Suppose I started out with a flat prior, then observed 400 keepers, whose average penalty stopping rate was 25%. This will make me give a lot of weight to the prior, but less than 100%. It is reasonable to conclude, based on the evidence, that Diego Alves’ stopping rate is more likely to be above 25% than below. The best guess about his probability of stopping one more penalty (the posterior predictive provability) is higher than 25%. In other words, the fact that he stopped 22 out of 46 penalties, makes it more likely than not that Diego Alves is an above-average keeper.

It is indeed an interesting question as to what one “should” believe about Diego Alves’s skill as a goalkeeper after seeing the evidence. Note however that this is not a problem of the frequentist versus the Bayesian approach. It is simply the case that the data is consistent with many prior beliefs (if you want to be Bayesian) or null hypotheses (if you want to be classical or frequentist).

If you initially believe that all goalkeepers are equally good, then the statistics given by the FT (that diego alves saves more than anyone else) does not in itself contradict this belief. Of course, if you initially believe that there is heterogeneity in goalkeepers’ skills, then the data is also consistent with such a belief (although one would actually then want to look more carefully at the full data set) and then the updated belief would be such that we believe that Diego Alves is probably an (at least slightly) better goalkeeper than many others. I wouldn’t necessarily attach a very high likelihood on him being the best goalkeeper, though, even in this case.

In any case, the main point of interest, I thought, was that, regardless of whether you approach this problem as a Bayesian or a classical statistician, you should not ignore the data selection.

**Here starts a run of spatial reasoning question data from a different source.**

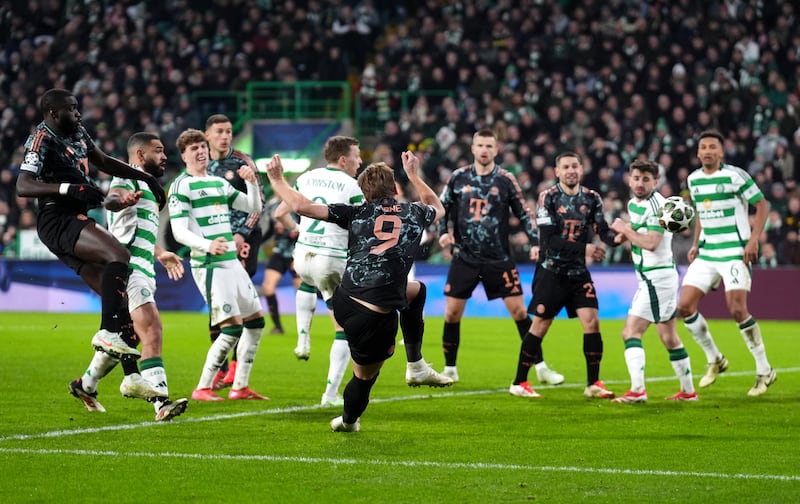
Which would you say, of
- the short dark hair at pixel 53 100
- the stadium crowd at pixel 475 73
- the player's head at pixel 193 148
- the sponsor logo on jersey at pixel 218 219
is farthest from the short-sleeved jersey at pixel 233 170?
the stadium crowd at pixel 475 73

One should think about why we are looking at Diego Alves. If it is the case that you already suspected 5 years ago that Diego Alves is a very good keeper, and you look at data only after that time, then the data allows you to reject the hypothesis that he is an average goalkeeper. If you only now decide to look at Diego Alves because he has had such a great penalty saving rate, then the data does not allow you to reject the hypothesis that he is an average goalkeeper.

I did not interprete your post as an evaluation of Alves, but rather as a discussion on “what is such data able to tell and what not”. Given that, I think, many students would appreciate discussions like this in courses on statistics. It not only helps to understand the method, but also why it is important to understand it in the first place.